Apesar dos danos reduzidos, alguns moradores continuam dormindo nas ruas por medo das réplicas, que continuam na proporção de uma por hora. A mais forte delas nas últimas 24 horas, de magnitude 5,3, foi registrada às 4h (6h em Brasília).

Os moradores, porém,deverão ter dificuldades para ficar fora de casa.

Densas nuvens cobrem a região desde o início da manhã e, no fim da tarde, caiu a forte chuva prevista. Com dois furacões perto da costa mexicana, Chiapas e o Estado vizinho Oaxaca, os dois mais afetados pelo terremoto, têm previsão de chuva entre 75 e 150 mm diários até esta terça-feira (12).

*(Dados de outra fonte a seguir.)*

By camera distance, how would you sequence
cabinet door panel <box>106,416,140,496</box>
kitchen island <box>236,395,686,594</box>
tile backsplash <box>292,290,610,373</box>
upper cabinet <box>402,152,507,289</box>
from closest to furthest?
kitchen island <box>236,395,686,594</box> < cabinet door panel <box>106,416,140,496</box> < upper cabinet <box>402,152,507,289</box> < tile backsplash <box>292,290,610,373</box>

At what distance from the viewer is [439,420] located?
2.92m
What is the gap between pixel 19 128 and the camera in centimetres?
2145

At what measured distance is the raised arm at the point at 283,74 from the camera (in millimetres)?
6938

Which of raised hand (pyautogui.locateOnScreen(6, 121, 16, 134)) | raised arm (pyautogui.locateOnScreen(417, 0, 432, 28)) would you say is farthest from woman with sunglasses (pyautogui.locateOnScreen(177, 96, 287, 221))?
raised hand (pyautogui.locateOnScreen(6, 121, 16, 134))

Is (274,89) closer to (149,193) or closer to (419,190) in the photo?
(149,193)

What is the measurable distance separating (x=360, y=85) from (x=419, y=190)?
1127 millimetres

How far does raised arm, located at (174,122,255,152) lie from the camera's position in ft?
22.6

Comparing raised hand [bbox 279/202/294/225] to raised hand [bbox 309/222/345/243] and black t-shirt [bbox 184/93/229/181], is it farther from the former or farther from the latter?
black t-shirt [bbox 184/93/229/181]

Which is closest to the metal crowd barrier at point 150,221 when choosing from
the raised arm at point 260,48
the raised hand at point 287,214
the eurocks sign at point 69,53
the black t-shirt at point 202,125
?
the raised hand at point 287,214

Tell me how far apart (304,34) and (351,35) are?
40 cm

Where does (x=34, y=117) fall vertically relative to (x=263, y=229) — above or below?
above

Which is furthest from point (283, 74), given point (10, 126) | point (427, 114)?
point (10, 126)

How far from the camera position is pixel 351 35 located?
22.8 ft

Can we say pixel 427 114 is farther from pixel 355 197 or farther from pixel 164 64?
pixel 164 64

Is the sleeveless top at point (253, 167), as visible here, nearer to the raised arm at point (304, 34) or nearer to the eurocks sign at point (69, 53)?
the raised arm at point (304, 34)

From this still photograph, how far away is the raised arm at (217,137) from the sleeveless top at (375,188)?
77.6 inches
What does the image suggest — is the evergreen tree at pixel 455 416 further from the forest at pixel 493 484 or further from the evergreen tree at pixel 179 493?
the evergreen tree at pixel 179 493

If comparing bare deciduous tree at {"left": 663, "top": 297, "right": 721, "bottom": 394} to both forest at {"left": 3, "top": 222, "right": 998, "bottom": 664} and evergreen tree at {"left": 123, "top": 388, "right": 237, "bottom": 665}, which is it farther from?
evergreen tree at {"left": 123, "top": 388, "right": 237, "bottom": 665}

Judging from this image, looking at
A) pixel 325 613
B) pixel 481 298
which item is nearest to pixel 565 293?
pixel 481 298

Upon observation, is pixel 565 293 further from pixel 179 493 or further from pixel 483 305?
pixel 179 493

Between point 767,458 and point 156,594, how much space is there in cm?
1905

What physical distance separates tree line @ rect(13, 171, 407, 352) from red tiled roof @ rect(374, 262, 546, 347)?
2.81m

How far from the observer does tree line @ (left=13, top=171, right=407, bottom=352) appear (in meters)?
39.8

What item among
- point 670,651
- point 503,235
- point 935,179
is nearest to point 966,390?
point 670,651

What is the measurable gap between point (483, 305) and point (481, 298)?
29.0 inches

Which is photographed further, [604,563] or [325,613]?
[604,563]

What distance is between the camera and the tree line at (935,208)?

Os povoados à beira da estrada, que ficam abaixo do nível da pista, já haviam montado barreiras com sacos de areia para tentar conter os alagamentos.

Em Tuxtla Gutiérrez continuavam as campanhas de arrecadação de alimentos, água e remédios para as vítimas do terremoto. Uma loja chegou a oferecer de presente uma camiseta regata em troca de doações. No rádio também se pede sangue para os feridos.